[Records excerpted from a collection]
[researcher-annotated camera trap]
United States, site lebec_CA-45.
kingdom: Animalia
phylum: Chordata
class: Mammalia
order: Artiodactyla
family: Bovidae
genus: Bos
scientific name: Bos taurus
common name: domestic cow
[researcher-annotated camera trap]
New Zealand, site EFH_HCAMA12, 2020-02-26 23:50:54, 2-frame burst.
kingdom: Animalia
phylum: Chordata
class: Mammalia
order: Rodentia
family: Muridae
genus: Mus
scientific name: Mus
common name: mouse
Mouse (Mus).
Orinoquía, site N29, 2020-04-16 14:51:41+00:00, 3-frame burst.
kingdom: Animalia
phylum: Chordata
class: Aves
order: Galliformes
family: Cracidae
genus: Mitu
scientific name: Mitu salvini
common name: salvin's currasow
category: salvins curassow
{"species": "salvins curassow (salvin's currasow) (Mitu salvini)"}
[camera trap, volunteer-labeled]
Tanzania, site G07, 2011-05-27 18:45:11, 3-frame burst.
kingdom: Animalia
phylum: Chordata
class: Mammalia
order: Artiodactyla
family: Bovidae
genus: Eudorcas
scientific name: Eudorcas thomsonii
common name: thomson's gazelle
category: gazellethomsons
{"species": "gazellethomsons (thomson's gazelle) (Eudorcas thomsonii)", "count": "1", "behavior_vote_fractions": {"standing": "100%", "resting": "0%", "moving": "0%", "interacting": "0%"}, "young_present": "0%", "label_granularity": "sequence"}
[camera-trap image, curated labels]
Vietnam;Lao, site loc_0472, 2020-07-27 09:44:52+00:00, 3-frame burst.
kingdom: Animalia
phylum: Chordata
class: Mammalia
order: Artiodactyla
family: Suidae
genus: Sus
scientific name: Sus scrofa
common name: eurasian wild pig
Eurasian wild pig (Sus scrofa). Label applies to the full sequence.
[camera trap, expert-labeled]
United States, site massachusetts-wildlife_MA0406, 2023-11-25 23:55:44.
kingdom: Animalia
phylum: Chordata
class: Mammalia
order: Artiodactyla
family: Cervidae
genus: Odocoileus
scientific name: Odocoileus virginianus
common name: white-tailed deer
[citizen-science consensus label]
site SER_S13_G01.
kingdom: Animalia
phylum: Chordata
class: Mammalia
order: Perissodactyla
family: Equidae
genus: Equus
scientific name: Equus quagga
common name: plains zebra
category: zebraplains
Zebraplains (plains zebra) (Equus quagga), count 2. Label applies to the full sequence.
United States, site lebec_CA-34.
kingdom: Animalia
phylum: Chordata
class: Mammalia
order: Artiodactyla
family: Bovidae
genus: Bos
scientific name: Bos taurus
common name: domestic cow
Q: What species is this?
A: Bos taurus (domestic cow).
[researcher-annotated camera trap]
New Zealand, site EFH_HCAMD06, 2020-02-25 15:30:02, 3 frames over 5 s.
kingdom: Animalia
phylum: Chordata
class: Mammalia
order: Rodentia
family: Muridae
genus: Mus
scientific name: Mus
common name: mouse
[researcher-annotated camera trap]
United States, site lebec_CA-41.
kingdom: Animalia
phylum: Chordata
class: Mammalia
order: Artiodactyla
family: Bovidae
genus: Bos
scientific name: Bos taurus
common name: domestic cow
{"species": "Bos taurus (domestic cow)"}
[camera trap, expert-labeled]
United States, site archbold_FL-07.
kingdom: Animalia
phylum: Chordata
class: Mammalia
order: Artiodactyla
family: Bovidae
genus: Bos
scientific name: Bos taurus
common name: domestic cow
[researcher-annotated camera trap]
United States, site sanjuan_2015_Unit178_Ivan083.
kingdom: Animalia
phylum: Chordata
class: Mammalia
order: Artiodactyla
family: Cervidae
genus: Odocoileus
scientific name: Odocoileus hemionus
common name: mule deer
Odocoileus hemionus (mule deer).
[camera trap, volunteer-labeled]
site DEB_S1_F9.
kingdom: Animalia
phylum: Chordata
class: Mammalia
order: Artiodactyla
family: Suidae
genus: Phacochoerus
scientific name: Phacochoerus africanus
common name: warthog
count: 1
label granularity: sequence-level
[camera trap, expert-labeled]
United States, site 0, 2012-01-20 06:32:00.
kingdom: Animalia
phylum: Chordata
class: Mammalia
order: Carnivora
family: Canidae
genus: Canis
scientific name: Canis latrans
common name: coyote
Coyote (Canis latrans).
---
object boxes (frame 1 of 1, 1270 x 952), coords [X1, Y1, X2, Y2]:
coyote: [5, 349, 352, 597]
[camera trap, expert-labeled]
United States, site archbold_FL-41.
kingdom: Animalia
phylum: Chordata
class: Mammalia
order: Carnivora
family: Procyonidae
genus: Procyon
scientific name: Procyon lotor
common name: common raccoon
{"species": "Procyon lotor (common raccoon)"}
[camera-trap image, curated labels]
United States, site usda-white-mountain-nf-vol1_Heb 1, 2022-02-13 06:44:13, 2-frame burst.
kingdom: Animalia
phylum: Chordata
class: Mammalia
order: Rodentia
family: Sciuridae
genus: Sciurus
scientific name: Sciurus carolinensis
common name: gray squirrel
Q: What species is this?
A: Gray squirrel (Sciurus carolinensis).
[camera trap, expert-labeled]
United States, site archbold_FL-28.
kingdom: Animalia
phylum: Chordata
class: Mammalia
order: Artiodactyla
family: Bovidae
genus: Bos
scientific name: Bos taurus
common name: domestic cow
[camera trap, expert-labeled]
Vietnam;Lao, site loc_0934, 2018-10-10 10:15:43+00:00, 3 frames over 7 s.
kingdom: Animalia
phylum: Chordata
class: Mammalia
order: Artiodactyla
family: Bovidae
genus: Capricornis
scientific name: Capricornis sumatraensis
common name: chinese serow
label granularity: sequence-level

- _WORK ITEM_
Please say how many lines in the entries hold the string "over". Give only the number.

- _SOLUTION TO THIS EXERCISE_
2